Control Diabetes

Tuesday, April 1, 2008

Diabetes and Heart Disease Study Halted

The government abruptly halted aggressive treatment in a major study of diabetes and heart disease after a surprising number of deaths among patients who pushed their blood sugar to super-lows - findings that call into question a growing movement in diabetes care.

Wednesday's move doesn't affect health guidelines for most Type 2 diabetics, but it raises concern about a particularly vulnerable group: Patients at especially high risk of heart attack or stroke.

The 10,000-patient study, dubbed ACCORD, was supposed to answer a big question: Could pushing blood sugar to near-normal levels, below today's recommended target, help protect these high-risk patients' hearts?

Instead, the National Institutes of Health took the rare step of halting part of the study 18 months early - citing 257 deaths among aggressively treated patients compared to 203 among diabetics given more standard care.

That translates into an extra three deaths for every 1,000 participants per year, and researchers were at a loss to explain why. Diabetics' blood sugar wasn't too low, a condition known as hypoglycemia. And a close look at the multiple medications patients used, including the drug Avandia that is suspected of being heart-risky, showed no sign that any were to blame.

Ironically, the study's death rate was well below what doctors usually see in Type 2 diabetics, probably due to the extra care and monitoring they received as part of the research.

Moreover, the aggressively treated patients suffered about 10 percent fewer heart attacks overall than their counterparts, said Dr. William Friedewald of Columbia University, who helped monitor the study.

"However, it appeared that if a heart attack did occur, it was more likely to be fatal" in that group, Friedewald said. "In addition, the intensive treatment group had more unexpected sudden deaths, even without a clear heart attack."

So for now, the NIH's message: Diabetics with heart disease shouldn't strive for near-normal glucose, but to a level long described as optimal for all diabetics - around 7 on a measurement scale known as the A1C.

Some 21 million Americans have diabetes, meaning their bodies can't properly regulate blood sugar, or glucose.
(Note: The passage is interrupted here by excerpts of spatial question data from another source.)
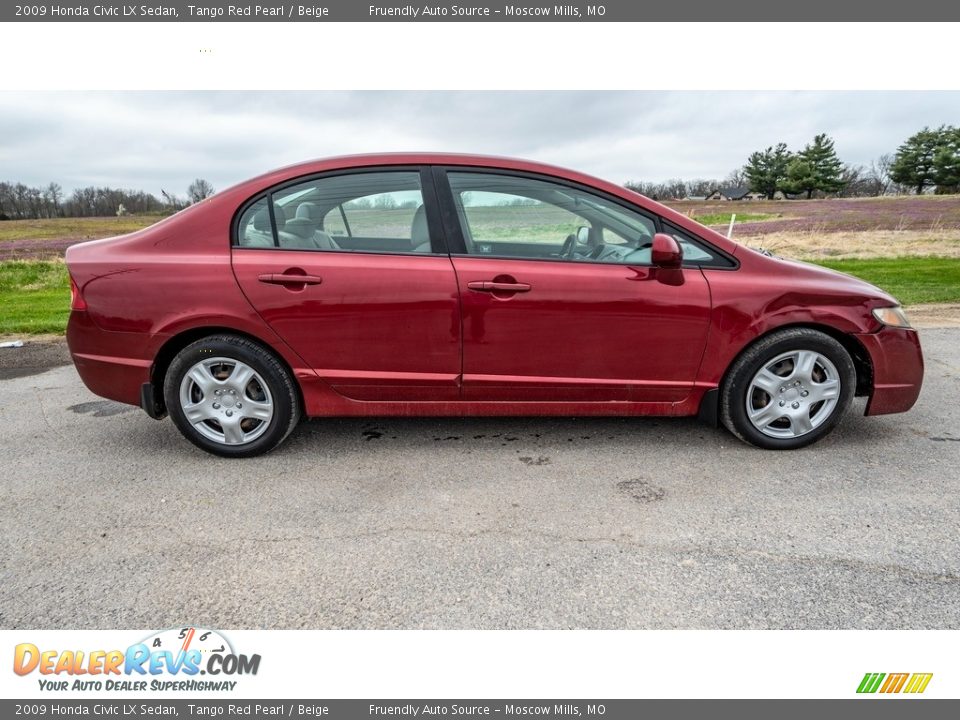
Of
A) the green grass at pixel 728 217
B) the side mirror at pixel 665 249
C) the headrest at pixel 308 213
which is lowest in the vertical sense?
the side mirror at pixel 665 249

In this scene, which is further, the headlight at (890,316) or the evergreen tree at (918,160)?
the evergreen tree at (918,160)

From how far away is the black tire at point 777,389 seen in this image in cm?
315

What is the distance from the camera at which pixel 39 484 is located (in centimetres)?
300

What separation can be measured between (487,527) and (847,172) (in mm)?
77346

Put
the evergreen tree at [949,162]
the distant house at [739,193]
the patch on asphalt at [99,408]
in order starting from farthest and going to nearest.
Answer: the distant house at [739,193] → the evergreen tree at [949,162] → the patch on asphalt at [99,408]

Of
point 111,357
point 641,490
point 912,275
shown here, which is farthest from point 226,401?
point 912,275

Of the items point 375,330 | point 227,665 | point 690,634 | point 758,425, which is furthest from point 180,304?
point 758,425

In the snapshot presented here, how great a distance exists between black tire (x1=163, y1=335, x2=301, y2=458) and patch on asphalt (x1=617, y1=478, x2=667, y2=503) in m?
1.79

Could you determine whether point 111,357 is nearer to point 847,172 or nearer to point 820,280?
point 820,280

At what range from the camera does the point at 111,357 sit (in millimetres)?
3162

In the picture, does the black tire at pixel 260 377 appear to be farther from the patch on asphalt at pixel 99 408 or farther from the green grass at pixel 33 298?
the green grass at pixel 33 298

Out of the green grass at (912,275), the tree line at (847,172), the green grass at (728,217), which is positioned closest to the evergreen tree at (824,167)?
the tree line at (847,172)

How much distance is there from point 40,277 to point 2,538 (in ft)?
47.7

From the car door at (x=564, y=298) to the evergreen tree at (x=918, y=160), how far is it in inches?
2731
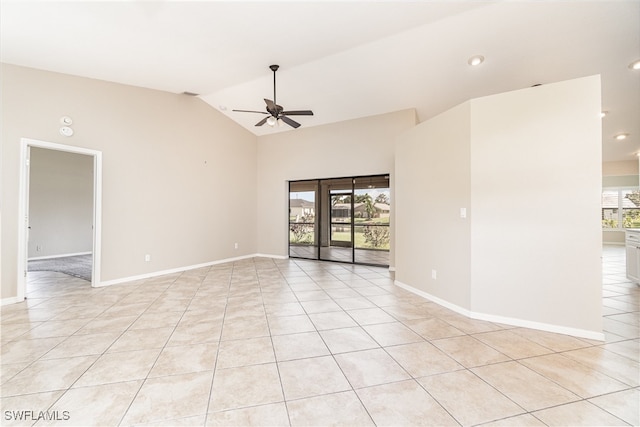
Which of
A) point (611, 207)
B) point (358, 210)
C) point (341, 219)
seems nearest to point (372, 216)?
point (358, 210)

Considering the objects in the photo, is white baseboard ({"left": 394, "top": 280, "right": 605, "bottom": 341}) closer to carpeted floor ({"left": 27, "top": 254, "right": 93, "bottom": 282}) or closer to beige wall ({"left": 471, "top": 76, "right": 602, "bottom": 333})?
beige wall ({"left": 471, "top": 76, "right": 602, "bottom": 333})

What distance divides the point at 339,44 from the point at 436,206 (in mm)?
2735

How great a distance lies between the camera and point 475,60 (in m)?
3.88

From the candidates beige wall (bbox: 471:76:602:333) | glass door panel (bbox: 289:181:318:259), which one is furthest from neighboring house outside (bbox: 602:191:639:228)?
glass door panel (bbox: 289:181:318:259)

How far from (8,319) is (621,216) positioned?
15.6 m

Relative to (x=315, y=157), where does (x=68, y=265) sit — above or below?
below

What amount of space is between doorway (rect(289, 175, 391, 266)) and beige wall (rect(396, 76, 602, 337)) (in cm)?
269

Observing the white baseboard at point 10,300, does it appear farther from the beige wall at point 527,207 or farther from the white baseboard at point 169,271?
the beige wall at point 527,207

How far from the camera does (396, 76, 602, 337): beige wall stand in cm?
259

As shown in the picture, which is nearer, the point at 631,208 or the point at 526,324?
the point at 526,324

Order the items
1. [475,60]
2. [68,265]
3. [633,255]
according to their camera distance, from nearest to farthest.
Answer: [475,60]
[633,255]
[68,265]

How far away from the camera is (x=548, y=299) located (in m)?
2.74

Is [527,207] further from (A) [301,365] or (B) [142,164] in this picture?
(B) [142,164]

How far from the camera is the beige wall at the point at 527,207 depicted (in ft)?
8.50
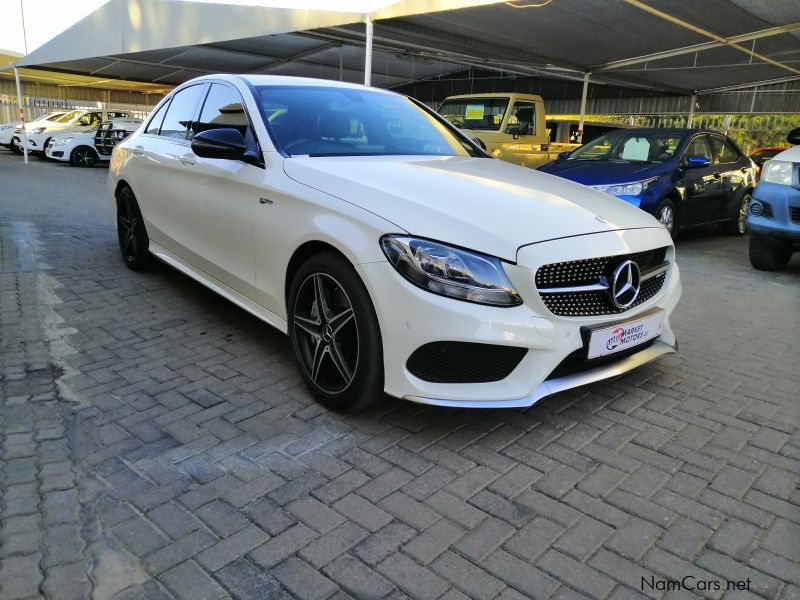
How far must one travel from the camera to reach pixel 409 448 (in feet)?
9.07

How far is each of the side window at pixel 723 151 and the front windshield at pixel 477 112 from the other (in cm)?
360

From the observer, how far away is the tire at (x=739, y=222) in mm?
9352

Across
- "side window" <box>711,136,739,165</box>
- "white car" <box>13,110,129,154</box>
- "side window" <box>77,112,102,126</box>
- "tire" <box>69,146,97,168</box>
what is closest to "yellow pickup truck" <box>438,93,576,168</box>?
Answer: "side window" <box>711,136,739,165</box>

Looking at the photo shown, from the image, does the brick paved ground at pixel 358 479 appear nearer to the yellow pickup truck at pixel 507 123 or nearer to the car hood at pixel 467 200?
the car hood at pixel 467 200

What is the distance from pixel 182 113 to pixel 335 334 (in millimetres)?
2707

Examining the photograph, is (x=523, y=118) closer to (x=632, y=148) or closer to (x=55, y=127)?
(x=632, y=148)

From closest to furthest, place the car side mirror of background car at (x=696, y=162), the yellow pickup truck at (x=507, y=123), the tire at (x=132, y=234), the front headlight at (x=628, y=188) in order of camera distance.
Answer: the tire at (x=132, y=234) → the front headlight at (x=628, y=188) → the car side mirror of background car at (x=696, y=162) → the yellow pickup truck at (x=507, y=123)

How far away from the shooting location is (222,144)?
11.1 feet

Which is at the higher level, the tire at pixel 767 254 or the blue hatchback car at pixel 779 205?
the blue hatchback car at pixel 779 205

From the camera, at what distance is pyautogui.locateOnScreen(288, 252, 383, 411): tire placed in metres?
2.72

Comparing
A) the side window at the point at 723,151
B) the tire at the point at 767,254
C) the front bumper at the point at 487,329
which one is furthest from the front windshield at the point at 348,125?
the side window at the point at 723,151

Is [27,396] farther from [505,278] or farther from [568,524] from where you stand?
[568,524]

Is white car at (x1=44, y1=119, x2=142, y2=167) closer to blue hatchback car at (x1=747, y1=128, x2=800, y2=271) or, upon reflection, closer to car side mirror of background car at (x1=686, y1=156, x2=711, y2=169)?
car side mirror of background car at (x1=686, y1=156, x2=711, y2=169)

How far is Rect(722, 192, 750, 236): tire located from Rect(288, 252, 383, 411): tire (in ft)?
27.7
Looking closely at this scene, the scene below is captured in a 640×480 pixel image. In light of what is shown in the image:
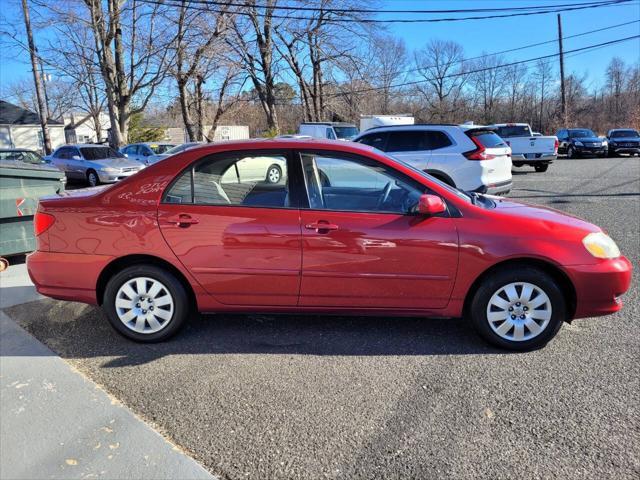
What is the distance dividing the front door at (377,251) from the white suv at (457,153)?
5.65m

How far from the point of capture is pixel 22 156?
53.0ft

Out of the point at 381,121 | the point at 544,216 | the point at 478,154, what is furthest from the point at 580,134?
the point at 544,216

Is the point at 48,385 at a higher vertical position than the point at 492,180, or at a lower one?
lower

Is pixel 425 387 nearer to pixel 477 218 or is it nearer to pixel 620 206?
pixel 477 218

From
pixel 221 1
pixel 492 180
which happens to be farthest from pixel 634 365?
pixel 221 1

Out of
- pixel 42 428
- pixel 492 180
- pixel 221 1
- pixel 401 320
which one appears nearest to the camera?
pixel 42 428

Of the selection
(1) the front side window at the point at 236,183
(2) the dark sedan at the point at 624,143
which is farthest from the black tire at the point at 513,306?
(2) the dark sedan at the point at 624,143

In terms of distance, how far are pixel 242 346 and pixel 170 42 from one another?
23.4 metres

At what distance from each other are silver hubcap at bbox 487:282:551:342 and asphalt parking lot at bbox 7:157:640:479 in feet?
0.58

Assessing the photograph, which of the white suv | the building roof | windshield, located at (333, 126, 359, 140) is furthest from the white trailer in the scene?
the building roof

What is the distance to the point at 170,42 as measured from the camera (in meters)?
23.5

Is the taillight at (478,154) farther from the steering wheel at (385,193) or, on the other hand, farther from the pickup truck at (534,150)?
the pickup truck at (534,150)

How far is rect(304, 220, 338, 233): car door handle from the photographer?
11.7 ft

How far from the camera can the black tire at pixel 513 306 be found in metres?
3.51
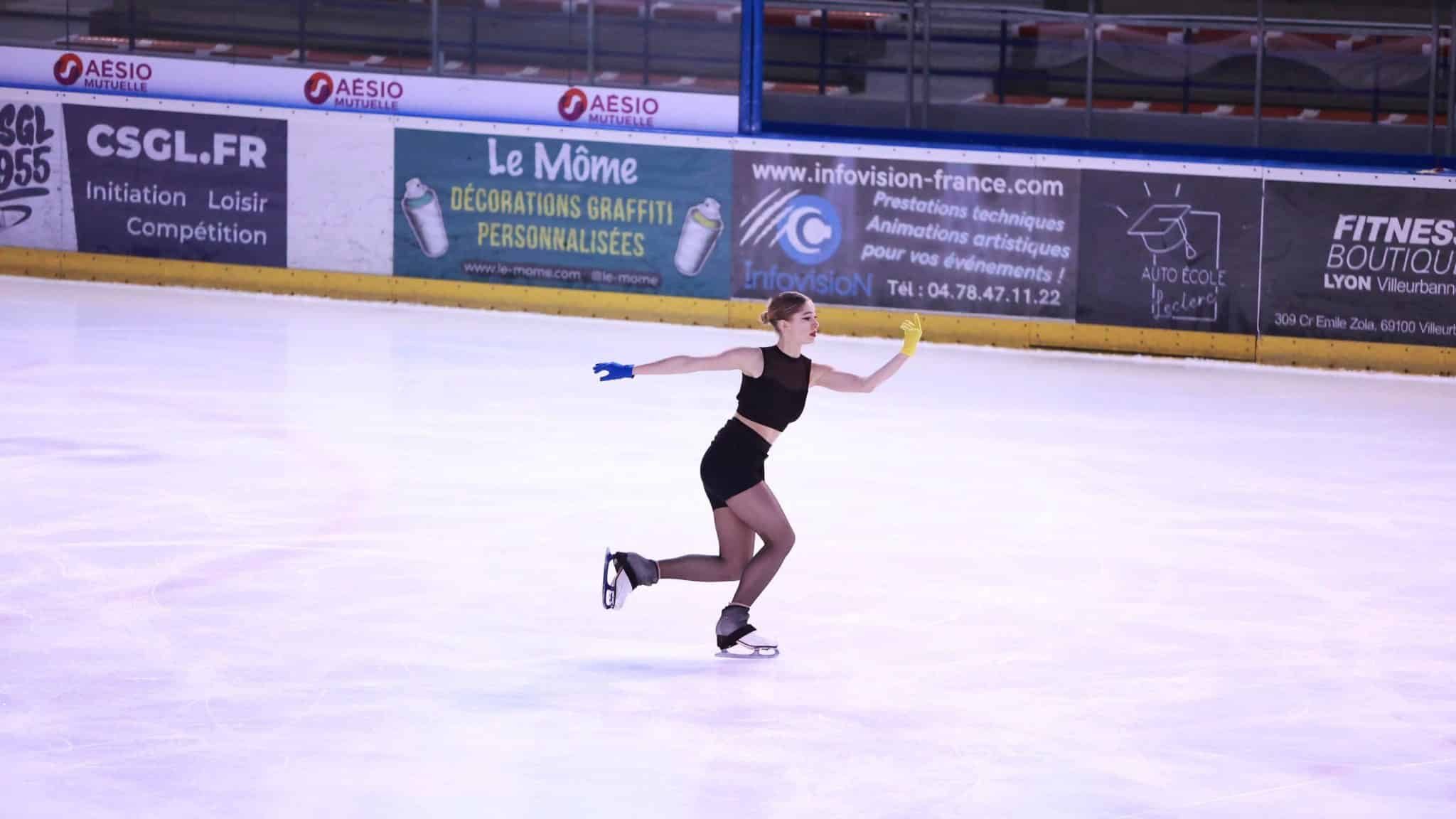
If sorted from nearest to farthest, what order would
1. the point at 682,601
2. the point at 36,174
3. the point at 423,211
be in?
the point at 682,601 < the point at 423,211 < the point at 36,174

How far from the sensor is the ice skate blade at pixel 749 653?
753cm

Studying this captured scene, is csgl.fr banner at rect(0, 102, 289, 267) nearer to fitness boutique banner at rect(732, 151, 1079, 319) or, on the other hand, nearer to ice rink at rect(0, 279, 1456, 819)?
ice rink at rect(0, 279, 1456, 819)

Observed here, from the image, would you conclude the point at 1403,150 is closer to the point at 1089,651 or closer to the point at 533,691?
the point at 1089,651

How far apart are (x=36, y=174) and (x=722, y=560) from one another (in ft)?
44.3

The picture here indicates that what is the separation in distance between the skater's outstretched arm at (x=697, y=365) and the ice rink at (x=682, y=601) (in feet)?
3.64

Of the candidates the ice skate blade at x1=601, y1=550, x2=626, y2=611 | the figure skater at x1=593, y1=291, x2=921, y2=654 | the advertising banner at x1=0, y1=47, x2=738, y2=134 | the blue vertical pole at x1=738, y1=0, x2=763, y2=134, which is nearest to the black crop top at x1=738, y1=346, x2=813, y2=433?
the figure skater at x1=593, y1=291, x2=921, y2=654

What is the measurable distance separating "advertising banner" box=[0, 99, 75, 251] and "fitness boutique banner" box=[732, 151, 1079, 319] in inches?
261

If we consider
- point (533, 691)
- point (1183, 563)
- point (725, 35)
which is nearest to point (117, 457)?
point (533, 691)

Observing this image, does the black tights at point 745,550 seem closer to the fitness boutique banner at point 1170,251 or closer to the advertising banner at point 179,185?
the fitness boutique banner at point 1170,251

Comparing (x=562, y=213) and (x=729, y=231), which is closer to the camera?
(x=729, y=231)

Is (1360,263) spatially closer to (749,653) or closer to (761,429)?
(761,429)

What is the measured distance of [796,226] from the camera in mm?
17703

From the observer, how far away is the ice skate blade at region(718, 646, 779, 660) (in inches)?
297

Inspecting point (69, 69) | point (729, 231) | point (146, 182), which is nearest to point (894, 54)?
point (729, 231)
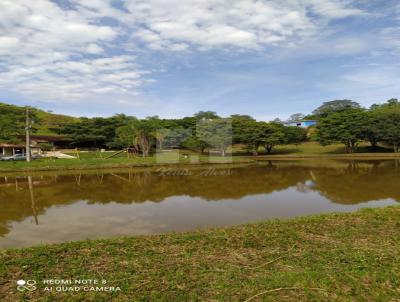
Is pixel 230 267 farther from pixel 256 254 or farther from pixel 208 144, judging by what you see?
pixel 208 144

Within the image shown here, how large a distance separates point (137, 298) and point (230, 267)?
1.53 m

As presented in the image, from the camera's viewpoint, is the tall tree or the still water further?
the tall tree

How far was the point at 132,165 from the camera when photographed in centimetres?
2605

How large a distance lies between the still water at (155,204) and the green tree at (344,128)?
25.4 metres

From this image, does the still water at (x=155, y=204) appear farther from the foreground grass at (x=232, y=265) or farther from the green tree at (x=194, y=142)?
the green tree at (x=194, y=142)

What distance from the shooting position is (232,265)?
15.0 ft

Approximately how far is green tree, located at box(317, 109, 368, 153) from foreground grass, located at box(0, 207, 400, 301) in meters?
36.3

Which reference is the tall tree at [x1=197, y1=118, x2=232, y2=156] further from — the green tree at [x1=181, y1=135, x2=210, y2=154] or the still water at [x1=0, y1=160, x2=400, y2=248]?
the still water at [x1=0, y1=160, x2=400, y2=248]

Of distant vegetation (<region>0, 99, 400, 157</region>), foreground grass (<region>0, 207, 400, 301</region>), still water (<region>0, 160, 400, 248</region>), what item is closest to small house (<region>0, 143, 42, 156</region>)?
distant vegetation (<region>0, 99, 400, 157</region>)

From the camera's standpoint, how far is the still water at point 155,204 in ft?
25.9

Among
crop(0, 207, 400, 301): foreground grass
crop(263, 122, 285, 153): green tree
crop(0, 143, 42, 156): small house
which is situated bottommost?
crop(0, 207, 400, 301): foreground grass

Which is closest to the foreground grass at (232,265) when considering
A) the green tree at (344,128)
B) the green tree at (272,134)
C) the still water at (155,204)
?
the still water at (155,204)

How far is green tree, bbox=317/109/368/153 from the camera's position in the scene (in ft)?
128

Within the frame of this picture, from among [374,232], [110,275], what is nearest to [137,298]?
[110,275]
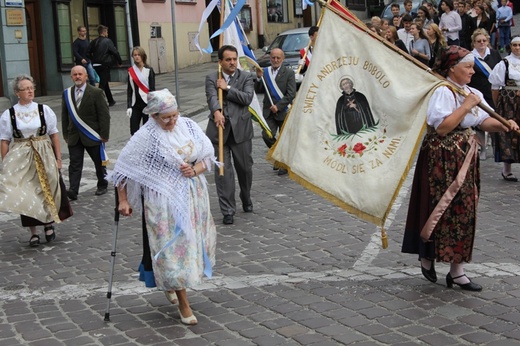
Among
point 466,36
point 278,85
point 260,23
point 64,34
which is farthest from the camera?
point 260,23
Diabetics already are at increased risk of heart disease. Type 2 diabetes, the most common form, is linked to obesity, which in turn harms the heart. Plus, high blood sugar over time damages blood vessels.

The A1C test tracks average glucose levels over two or three months. People without diabetes have A1C levels as low as 5.

The American Diabetes Association has long recommended that diabetics aim to get their A1C level below 7, far below the long-common 8 or 9. Every point-drop lowers the risk of serious complications, such as blindness or kidney failure, by 25 percent to 40 percent.